Though we were close, my grandfather rarely told me he loved me, or anyone for that matter really. As much of a softy as he was, he had a hard time expressing his feelings and was very intentional when he did. When he got sick we made the all too familiar trek to the farm to visit him in the hospital. True to form, he made me laugh as I walked in the door, making faces at me and smiling through the tube that was placed down his throat. He communicated at that time through writing on a white board that was on the nightstand in his hospital room and while I was visiting we would play tic tac toe and draw pictures of the freaky nurse that was tending to him. But it was on the last day of my visit, just before I left that I told him how much I loved him and that I would see him soon. He then grabbed his mini white board and wrote "I love you always Miss America".
Weeks later, I gave the eulogy at his funeral. A young girl shaking at the microphone, I spoke to friends, workers and our extremely large family, reminding them of all the incredible attributes my grandfather possessed. Losing him was like losing a piece of myself, and I always wonder if he'd be proud of me today, if still thinks I should be an actress and if he could still read my emotion through my eyes.

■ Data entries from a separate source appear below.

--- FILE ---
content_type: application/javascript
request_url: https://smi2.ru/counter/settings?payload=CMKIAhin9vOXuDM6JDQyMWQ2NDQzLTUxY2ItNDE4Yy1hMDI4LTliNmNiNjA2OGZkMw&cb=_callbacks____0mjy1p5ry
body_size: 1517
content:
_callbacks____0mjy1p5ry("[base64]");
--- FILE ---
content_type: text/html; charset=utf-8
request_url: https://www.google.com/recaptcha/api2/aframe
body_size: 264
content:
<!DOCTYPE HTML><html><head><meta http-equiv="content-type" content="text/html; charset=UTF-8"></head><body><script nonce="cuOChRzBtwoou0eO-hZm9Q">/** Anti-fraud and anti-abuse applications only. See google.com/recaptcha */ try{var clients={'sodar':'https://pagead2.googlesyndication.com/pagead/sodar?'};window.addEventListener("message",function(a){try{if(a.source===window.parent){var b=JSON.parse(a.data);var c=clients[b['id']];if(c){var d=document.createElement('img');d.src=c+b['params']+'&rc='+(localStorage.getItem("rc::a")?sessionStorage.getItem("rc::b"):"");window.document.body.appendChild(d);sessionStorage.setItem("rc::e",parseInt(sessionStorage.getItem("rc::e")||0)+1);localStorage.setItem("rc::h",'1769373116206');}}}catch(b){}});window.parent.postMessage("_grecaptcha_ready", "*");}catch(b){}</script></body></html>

*Though these three boys don't talk to me anymore by choice or by circumstance, they are all still very much a part of me. Whether they think of me on a random day and care what I am doing or not, or whether they even remember the time in their lives that they loved me, I remember them. Our timing may have been off or cut short, but at one time they made me happy and at one time they told me exactly the exact words that I needed to hear.